__EXCERTO__.
<<<<
Para
quem pensa que o leite se fabrica no pacote/garrafa ou que a vaca surge no
talho:
De Tarde
Mais morta do que viva, a minha companheira
Nem força teve em si para soltar um grito;
E eu, nesse tempo, um destro e bravo rapazito,
Como um homenzarrão servi-lhe de barreira!
Em meio de arvoredo, azenhas e ruínas,
Pulavam para a fonte as bezerrinhas brancas;
E tetas a abanar, as mães, de largas ancas,
Desciam mais atrás, malhadas e turinas.
Do seio do lugar – casitas com postigos –
Vem-nos o leite. Mas batizam-mo primeiro.
Leva-o de madrugada, em bilhas, o leiteiro,
Cujo pregão vos tira ao vosso sono,
amigos!
Nós dávamos, os dois, um giro pelo vale:
Várzeas, povoações, pegos, silêncios vastos!
E os fartos animais, ao recolher dos pastos,
Roçavam pelo teu “costume de percale”.
>>>>
__ENTRADAS FORNECIDAS__.
<<<<
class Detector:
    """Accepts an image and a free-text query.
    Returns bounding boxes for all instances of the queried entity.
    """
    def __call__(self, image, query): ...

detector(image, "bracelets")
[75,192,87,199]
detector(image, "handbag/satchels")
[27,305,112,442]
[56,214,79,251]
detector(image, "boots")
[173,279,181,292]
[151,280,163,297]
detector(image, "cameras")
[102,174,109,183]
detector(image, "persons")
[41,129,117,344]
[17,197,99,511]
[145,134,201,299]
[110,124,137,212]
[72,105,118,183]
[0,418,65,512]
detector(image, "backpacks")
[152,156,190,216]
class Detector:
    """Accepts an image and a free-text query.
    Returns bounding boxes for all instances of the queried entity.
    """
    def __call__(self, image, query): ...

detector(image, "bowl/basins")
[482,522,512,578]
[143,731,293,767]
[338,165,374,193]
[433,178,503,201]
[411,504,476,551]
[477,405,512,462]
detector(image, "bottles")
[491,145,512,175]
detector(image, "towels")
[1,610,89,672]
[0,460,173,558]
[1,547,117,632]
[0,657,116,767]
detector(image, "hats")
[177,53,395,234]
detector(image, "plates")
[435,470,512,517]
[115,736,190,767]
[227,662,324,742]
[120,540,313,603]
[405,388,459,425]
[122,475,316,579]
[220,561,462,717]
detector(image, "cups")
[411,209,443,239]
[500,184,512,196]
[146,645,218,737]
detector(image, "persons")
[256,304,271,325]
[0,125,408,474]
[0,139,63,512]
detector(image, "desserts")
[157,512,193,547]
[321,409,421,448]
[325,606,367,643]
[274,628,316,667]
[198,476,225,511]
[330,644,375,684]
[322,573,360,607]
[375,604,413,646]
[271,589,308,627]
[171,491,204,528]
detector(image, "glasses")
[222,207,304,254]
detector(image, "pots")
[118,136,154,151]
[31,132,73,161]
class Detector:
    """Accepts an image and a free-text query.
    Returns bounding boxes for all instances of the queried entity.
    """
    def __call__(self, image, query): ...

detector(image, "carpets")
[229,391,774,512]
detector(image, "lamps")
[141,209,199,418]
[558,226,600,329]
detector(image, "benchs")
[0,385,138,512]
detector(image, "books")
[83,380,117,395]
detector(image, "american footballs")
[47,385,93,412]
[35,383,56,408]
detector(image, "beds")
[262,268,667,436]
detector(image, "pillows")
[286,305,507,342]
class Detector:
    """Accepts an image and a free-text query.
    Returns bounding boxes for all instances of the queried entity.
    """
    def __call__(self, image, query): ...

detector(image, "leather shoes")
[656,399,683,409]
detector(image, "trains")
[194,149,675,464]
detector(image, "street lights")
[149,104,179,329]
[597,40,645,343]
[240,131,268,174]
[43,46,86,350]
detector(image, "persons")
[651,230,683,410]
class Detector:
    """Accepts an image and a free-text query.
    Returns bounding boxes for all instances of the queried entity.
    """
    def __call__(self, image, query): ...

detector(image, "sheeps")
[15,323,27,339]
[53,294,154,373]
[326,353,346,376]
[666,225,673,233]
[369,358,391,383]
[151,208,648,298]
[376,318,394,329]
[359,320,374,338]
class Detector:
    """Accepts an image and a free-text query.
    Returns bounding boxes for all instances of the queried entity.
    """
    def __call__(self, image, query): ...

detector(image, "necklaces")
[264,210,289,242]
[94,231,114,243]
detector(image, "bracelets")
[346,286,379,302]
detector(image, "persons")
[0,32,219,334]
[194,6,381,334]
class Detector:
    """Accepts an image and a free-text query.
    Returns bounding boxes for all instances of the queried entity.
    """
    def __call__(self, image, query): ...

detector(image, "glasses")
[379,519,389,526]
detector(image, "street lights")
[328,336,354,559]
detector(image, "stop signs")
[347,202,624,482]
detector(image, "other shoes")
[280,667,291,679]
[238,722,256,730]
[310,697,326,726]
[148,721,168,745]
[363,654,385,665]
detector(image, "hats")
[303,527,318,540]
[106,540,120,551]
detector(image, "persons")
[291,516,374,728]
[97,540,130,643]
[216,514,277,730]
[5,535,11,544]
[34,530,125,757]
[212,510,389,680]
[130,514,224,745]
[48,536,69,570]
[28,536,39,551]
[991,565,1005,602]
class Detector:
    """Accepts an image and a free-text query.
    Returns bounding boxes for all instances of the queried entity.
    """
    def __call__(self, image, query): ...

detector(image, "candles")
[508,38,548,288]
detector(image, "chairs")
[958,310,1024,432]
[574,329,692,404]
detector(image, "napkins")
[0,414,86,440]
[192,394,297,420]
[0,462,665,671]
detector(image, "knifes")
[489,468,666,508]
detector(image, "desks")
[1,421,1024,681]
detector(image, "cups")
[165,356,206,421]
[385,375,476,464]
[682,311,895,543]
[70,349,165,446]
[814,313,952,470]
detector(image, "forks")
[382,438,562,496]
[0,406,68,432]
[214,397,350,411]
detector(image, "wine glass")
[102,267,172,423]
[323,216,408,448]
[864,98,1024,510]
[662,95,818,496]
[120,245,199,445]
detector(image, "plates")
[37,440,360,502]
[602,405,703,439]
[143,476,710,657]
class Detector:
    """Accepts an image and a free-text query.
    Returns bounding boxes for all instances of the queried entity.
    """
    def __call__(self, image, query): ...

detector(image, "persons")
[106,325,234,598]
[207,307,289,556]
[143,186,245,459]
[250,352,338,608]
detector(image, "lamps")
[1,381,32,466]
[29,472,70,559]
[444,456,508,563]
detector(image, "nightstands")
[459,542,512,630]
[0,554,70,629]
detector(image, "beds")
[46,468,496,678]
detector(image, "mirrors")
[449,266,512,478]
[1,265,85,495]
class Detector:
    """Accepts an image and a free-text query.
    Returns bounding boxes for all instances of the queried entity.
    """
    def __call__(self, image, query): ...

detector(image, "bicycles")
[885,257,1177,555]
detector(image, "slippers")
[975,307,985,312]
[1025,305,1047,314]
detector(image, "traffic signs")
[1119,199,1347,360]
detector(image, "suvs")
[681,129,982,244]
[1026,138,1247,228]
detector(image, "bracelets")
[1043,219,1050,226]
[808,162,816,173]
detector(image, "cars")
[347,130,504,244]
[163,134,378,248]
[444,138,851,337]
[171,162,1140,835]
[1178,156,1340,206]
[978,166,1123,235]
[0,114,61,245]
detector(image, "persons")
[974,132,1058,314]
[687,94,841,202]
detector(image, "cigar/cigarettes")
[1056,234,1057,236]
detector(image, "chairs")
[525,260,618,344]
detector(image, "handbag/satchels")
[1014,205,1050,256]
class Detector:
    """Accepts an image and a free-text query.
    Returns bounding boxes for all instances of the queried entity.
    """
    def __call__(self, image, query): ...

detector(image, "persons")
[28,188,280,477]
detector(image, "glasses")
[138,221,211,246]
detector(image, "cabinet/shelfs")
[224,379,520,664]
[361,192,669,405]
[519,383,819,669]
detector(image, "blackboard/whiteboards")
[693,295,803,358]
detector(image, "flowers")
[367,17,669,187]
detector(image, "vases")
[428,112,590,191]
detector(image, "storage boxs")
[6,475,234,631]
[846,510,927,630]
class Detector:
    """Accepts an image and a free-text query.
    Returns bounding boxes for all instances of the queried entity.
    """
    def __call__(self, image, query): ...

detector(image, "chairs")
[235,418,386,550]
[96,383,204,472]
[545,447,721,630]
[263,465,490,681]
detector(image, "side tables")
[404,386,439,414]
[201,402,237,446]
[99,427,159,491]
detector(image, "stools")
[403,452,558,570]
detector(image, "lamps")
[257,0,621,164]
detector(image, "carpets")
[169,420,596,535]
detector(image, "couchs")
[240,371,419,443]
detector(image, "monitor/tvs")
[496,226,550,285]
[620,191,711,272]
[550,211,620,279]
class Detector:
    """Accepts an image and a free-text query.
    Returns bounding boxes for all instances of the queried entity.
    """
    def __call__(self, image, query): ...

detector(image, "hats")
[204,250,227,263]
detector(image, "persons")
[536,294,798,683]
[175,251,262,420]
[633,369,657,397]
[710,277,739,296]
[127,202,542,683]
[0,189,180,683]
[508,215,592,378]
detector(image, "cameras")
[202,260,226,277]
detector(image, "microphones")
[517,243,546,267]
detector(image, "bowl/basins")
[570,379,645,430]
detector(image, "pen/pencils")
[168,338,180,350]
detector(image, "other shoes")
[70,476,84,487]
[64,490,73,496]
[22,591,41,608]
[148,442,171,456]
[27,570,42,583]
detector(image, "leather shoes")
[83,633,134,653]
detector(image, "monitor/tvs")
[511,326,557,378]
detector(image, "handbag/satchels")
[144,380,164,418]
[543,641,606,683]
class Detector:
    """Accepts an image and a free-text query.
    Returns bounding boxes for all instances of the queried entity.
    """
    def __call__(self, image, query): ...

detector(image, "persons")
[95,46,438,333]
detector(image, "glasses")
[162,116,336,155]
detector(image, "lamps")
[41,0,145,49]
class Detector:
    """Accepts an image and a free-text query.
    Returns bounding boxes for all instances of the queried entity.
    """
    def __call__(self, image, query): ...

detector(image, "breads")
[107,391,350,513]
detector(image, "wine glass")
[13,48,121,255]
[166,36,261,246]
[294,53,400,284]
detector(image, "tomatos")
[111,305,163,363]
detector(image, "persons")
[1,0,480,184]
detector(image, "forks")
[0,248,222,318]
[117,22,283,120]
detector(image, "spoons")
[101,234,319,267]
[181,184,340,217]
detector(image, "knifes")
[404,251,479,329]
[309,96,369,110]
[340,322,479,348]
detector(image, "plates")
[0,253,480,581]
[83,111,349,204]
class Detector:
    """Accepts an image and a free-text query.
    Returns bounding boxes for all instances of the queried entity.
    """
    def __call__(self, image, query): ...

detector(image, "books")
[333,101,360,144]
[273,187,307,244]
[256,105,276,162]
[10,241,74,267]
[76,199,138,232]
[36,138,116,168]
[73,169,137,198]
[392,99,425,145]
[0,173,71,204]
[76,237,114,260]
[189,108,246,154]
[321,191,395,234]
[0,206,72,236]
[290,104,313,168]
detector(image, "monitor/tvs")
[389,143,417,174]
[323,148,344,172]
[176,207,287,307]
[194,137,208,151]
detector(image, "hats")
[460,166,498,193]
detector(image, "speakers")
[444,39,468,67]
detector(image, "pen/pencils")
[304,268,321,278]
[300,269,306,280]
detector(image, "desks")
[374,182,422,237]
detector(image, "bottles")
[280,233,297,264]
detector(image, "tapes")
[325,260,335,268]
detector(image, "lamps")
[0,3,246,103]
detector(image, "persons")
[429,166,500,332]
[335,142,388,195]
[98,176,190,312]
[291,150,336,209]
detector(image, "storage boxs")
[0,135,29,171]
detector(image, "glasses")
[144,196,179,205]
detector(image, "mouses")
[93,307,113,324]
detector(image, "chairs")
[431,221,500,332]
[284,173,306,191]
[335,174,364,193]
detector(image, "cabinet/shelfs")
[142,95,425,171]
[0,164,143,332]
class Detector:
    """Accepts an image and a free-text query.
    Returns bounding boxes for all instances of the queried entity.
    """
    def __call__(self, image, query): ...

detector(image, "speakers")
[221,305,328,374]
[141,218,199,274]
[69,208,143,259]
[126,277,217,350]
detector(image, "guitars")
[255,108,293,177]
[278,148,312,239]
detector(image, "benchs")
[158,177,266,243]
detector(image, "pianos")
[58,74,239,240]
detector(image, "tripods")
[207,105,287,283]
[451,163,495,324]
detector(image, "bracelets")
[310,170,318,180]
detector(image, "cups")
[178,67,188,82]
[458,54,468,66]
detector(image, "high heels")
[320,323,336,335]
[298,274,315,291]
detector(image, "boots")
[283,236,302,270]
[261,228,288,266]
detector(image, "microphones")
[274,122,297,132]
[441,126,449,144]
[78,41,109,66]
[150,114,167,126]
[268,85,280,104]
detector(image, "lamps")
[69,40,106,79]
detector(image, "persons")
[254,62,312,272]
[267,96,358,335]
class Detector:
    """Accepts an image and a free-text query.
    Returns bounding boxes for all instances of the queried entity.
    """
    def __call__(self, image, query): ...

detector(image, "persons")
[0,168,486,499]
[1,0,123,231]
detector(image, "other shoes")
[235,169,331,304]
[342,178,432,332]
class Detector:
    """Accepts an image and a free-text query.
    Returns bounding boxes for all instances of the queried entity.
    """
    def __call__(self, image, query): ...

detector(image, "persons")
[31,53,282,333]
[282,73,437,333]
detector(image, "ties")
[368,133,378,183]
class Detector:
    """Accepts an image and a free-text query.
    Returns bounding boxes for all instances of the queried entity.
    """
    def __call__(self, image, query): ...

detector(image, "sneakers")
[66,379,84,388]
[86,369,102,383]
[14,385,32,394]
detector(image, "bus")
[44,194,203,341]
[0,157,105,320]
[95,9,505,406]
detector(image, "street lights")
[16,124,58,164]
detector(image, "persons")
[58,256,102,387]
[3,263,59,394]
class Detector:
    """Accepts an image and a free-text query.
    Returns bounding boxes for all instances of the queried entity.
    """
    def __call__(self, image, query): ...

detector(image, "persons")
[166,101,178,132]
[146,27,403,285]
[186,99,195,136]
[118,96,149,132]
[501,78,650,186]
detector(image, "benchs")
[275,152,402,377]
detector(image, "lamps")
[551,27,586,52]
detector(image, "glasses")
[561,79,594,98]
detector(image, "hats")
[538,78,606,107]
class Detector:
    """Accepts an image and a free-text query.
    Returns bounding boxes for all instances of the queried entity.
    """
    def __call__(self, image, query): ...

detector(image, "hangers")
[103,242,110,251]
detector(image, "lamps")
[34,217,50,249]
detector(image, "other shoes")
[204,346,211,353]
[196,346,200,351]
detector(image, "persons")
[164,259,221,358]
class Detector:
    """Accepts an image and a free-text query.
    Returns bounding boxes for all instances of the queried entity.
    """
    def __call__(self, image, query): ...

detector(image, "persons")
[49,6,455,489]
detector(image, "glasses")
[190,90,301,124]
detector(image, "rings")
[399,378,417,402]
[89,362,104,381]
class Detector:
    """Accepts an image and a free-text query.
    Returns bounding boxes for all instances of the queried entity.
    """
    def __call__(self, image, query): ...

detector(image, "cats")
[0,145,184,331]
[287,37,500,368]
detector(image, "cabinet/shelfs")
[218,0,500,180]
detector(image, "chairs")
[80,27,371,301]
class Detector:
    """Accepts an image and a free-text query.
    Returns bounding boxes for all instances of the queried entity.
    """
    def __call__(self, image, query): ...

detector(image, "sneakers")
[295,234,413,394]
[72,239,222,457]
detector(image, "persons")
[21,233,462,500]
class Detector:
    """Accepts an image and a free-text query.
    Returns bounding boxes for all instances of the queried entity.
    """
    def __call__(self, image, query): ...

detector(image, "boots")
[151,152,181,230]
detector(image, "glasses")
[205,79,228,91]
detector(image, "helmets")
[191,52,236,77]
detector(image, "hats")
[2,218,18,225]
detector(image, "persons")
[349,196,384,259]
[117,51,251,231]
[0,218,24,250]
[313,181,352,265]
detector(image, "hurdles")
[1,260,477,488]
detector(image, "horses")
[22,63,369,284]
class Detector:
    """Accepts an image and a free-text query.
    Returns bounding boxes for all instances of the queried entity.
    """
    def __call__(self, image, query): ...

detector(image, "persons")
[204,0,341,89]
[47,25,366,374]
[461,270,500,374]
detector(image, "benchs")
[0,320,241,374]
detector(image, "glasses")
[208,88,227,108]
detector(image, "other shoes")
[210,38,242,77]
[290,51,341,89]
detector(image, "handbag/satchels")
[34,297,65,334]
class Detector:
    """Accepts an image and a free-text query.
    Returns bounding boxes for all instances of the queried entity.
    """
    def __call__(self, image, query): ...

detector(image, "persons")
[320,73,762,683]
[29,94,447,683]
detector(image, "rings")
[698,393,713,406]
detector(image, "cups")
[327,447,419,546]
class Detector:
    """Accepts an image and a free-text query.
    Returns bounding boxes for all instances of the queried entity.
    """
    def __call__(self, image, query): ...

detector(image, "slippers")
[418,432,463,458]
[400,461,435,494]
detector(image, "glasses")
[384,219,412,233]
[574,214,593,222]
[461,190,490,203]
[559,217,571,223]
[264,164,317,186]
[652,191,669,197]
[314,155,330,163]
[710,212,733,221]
>>>>
__TAREFAS A REALIZAR__.
1 - Transcreva, por favor, o trecho do poema que vai de "Do seio do lugar" até "pegos, silêncios vastos!", inclusive.
2 - Repita sem alterações as linhas das entradas, desde o início até à linha que contém "[75,192,87,199]", incluindo esta, e nada mais.

__SOLUÇÕES POR TAREFA__.
1 -
Do seio do lugar – casitas com postigos –
Vem-nos o leite. Mas batizam-mo primeiro.
Leva-o de madrugada, em bilhas, o leiteiro,
Cujo pregão vos tira ao vosso sono,
amigos!
Nós dávamos, os dois, um giro pelo vale:
Várzeas, povoações, pegos, silêncios vastos!

2 -
class Detector:
    """Accepts an image and a free-text query.
    Returns bounding boxes for all instances of the queried entity.
    """
    def __call__(self, image, query): ...

detector(image, "bracelets")
[75,192,87,199]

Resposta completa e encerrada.